• _WHAT YOU NEED TO DO_
Repeat everything in the listing exactly, except for the images.

• _DATA EXCERPT_
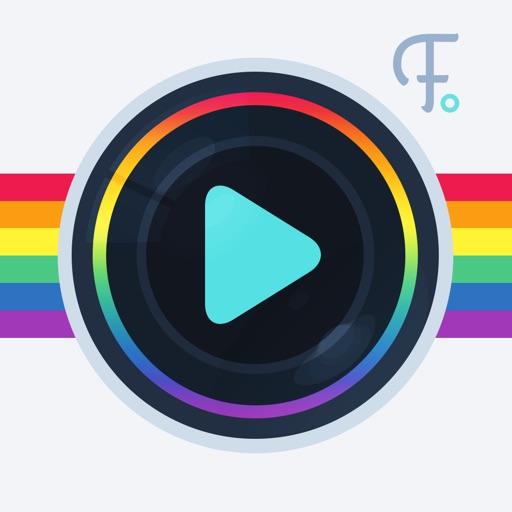 Fliptastic: Instagram幻灯片制作器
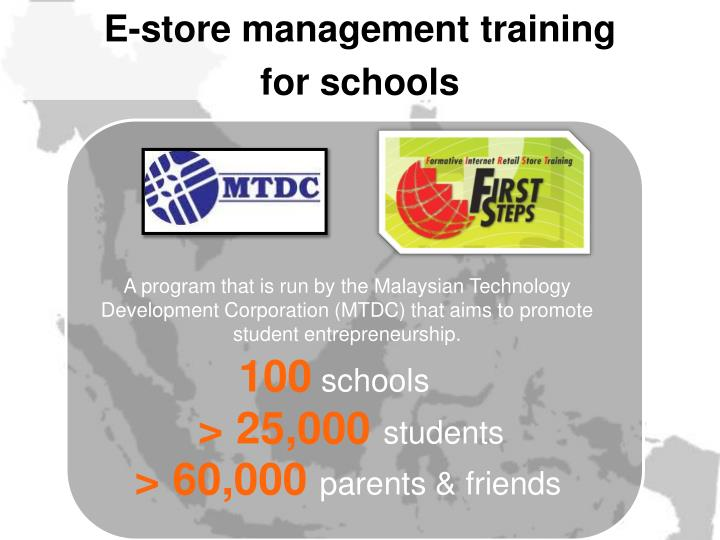 E-store management training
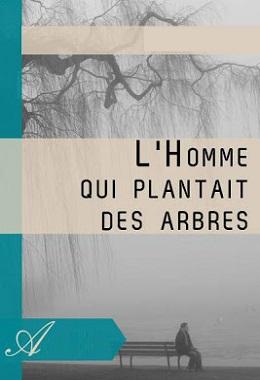 Le fruit du chene L'homme qui plantait des arbres (2012)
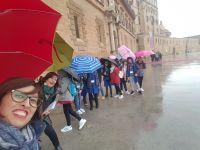 Palermo61.jpeg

• _TASK ANSWER_
 Fliptastic: Instagram幻灯片制作器
 E-store management training
 Le fruit du chene L'homme qui plantait des arbres (2012)
 Palermo61.jpeg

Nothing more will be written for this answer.